◆ INSTRUCTIONS TO FOLLOW
Look for "frames" in each line of the entries, and return the matching lines.

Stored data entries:
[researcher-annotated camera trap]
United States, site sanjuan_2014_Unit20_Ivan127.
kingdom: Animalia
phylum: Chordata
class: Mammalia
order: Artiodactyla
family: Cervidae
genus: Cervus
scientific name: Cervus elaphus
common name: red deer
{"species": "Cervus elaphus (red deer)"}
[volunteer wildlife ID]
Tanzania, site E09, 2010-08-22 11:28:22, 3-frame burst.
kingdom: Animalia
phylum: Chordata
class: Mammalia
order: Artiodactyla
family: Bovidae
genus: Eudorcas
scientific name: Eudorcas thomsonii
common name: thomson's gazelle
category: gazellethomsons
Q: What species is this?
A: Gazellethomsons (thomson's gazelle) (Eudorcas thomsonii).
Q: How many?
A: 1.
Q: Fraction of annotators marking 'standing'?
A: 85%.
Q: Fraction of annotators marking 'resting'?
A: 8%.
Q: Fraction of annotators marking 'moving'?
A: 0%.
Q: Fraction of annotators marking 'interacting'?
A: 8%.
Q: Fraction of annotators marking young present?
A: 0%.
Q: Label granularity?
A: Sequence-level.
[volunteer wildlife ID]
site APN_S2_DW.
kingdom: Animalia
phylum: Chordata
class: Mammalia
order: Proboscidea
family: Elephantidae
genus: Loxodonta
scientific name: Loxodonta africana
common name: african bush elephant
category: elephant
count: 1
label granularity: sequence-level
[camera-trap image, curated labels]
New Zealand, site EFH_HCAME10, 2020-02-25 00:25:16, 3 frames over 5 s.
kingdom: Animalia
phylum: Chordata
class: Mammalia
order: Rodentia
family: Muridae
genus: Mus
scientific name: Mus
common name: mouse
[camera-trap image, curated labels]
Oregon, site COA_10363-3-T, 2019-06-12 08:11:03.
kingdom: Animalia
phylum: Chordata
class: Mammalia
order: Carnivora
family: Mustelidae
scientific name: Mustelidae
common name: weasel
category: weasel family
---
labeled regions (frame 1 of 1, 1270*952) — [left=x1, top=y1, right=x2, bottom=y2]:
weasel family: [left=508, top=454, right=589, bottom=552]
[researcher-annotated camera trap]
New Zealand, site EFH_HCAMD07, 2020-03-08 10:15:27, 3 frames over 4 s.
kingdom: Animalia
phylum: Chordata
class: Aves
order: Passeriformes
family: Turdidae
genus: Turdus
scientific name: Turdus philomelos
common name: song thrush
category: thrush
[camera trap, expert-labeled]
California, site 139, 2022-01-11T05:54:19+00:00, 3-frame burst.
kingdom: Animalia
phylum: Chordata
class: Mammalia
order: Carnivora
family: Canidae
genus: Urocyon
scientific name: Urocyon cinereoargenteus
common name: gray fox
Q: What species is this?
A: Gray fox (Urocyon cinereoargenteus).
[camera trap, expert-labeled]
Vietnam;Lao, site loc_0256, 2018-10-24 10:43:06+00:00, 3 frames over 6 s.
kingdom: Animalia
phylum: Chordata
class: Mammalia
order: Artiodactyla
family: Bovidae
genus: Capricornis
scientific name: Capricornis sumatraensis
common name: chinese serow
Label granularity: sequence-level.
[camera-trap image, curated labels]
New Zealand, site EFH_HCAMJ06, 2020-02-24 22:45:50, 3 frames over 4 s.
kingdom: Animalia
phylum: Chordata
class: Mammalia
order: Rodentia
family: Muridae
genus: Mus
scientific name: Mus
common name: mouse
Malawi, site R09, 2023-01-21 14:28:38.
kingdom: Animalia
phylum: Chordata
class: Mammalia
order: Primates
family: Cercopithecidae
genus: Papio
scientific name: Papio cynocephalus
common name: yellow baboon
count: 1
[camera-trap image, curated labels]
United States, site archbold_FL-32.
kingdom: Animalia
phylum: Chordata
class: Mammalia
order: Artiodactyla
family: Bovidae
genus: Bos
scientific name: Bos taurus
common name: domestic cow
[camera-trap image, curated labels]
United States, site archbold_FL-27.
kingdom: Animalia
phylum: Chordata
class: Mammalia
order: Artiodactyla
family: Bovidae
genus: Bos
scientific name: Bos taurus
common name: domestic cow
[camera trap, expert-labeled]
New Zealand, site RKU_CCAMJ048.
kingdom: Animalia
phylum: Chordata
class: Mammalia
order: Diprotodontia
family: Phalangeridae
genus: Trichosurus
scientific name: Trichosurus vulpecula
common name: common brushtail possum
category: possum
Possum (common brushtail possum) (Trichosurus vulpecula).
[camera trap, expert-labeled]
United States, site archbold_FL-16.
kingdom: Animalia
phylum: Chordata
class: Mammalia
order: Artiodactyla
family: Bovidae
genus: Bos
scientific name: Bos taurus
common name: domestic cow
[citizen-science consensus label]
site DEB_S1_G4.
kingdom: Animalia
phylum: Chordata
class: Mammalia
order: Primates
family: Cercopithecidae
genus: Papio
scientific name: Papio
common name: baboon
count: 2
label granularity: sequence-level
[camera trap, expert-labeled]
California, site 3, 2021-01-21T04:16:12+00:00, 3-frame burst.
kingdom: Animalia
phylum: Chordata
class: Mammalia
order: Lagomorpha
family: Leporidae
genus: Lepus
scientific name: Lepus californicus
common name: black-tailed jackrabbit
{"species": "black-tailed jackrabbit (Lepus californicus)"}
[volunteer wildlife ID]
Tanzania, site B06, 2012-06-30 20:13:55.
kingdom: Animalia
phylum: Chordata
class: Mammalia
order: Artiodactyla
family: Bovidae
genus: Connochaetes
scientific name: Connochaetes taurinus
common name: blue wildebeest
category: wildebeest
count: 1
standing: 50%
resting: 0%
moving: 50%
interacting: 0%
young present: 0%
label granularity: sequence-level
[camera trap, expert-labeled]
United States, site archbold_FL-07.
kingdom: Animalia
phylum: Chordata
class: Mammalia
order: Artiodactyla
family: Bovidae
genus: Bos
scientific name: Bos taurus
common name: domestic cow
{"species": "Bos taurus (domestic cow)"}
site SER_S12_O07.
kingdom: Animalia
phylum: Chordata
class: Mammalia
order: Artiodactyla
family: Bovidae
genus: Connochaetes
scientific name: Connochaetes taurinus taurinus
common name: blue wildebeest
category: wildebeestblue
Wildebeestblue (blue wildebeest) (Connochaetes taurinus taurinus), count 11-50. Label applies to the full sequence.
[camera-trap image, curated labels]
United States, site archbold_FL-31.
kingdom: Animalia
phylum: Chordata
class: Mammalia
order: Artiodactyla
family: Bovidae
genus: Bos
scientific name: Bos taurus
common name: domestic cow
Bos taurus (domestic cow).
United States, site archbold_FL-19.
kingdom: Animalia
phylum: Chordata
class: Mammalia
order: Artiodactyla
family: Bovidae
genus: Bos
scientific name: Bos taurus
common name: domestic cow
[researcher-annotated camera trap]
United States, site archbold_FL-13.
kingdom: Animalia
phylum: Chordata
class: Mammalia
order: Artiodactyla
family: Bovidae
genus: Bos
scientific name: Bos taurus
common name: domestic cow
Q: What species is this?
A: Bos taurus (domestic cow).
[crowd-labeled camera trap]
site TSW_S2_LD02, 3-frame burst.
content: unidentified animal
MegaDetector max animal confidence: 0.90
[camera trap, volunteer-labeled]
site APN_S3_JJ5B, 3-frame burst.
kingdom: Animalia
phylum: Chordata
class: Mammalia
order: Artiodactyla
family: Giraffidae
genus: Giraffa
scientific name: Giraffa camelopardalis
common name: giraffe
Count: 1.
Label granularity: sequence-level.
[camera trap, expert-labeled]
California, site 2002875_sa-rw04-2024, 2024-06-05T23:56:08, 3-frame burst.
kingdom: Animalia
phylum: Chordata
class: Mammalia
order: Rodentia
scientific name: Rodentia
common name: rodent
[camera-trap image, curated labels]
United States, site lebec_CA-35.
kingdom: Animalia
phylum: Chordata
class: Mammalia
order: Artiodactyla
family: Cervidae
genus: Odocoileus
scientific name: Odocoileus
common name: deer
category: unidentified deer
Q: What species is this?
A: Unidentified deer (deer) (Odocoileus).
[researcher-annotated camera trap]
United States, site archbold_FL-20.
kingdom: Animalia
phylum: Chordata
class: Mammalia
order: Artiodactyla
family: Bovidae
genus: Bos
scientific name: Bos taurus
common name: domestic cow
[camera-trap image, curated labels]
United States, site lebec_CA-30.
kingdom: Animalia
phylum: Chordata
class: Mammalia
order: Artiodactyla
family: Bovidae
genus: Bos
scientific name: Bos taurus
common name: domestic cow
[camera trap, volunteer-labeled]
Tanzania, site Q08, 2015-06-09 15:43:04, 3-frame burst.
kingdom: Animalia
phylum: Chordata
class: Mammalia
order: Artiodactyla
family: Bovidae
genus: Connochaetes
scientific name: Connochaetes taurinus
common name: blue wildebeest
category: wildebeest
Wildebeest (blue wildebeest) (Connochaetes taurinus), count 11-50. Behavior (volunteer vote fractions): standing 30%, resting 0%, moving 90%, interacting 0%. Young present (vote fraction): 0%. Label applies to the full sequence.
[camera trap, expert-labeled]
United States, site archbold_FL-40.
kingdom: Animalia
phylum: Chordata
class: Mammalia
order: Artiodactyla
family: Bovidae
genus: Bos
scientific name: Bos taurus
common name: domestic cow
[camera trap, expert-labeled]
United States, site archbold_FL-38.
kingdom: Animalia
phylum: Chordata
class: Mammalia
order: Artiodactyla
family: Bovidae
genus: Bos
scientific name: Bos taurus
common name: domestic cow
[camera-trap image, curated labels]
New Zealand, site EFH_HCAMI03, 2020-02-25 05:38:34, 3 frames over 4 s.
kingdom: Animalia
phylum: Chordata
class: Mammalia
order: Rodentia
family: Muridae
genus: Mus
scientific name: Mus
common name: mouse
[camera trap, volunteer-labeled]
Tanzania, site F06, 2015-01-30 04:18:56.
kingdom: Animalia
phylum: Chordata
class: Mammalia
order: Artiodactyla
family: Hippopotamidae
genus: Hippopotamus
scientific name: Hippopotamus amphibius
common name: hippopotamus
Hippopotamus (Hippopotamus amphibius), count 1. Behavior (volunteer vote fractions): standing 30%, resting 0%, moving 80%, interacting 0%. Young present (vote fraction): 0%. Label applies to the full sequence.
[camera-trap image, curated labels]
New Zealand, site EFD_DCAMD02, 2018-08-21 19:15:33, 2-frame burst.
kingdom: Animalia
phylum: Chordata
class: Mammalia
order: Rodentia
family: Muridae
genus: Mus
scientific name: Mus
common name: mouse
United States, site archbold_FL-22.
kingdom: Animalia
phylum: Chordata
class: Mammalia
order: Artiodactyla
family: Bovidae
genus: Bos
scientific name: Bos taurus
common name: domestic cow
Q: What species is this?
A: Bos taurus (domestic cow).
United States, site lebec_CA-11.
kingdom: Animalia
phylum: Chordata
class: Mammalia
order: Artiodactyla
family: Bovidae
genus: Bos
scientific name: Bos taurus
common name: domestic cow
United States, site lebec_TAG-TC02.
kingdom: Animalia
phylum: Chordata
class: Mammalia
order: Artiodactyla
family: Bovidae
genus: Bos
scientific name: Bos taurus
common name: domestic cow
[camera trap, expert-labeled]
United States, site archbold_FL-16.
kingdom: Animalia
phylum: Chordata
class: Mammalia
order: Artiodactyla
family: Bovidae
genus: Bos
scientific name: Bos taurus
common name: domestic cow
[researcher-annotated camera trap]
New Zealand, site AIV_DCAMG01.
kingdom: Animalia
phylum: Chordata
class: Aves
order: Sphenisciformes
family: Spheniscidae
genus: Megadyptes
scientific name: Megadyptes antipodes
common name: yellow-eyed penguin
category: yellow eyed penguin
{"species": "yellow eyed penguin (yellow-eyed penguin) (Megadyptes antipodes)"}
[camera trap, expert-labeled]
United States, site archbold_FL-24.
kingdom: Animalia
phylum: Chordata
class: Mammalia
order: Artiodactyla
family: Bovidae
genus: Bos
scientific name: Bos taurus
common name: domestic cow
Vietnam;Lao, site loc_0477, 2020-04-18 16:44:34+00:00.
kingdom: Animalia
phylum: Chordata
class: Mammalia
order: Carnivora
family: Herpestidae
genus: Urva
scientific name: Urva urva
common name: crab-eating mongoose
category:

◆ RESULT
New Zealand, site EFH_HCAME10, 2020-02-25 00:25:16, 3 frames over 5 s.
New Zealand, site EFH_HCAMD07, 2020-03-08 10:15:27, 3 frames over 4 s.
Vietnam;Lao, site loc_0256, 2018-10-24 10:43:06+00:00, 3 frames over 6 s.
New Zealand, site EFH_HCAMJ06, 2020-02-24 22:45:50, 3 frames over 4 s.
New Zealand, site EFH_HCAMI03, 2020-02-25 05:38:34, 3 frames over 4 s.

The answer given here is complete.